■ **Stated exercise**
Count the lines in the records below that contain the string "closer", matching case exactly, and give only the number.

■ **Stored records**
=====

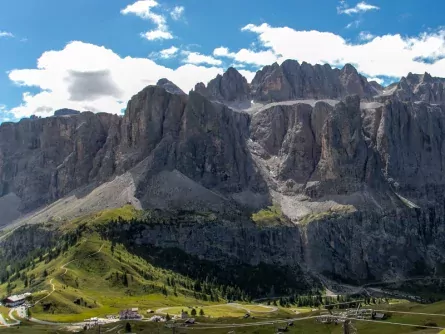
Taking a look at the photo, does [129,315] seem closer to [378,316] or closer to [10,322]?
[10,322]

=====

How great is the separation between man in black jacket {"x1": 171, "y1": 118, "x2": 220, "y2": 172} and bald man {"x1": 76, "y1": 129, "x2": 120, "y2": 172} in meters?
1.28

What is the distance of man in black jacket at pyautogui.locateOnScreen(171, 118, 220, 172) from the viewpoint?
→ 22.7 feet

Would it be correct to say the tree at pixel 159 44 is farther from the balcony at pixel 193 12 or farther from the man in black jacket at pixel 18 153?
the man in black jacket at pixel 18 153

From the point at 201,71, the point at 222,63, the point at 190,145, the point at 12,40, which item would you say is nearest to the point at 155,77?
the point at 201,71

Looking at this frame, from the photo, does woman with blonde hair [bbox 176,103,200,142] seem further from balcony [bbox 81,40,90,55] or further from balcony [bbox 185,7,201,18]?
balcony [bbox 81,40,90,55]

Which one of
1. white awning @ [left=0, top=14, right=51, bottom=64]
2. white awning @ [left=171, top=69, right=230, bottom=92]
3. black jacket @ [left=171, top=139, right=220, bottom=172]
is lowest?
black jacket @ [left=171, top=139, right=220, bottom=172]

=====

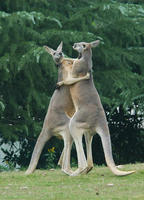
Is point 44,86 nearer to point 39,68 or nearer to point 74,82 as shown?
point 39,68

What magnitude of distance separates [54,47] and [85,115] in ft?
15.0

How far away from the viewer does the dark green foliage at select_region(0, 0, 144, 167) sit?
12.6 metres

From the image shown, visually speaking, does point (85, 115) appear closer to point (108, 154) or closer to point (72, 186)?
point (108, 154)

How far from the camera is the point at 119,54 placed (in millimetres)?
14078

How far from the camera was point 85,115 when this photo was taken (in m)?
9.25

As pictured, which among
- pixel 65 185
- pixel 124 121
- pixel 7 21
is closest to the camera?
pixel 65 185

=====

■ **Task answer**
2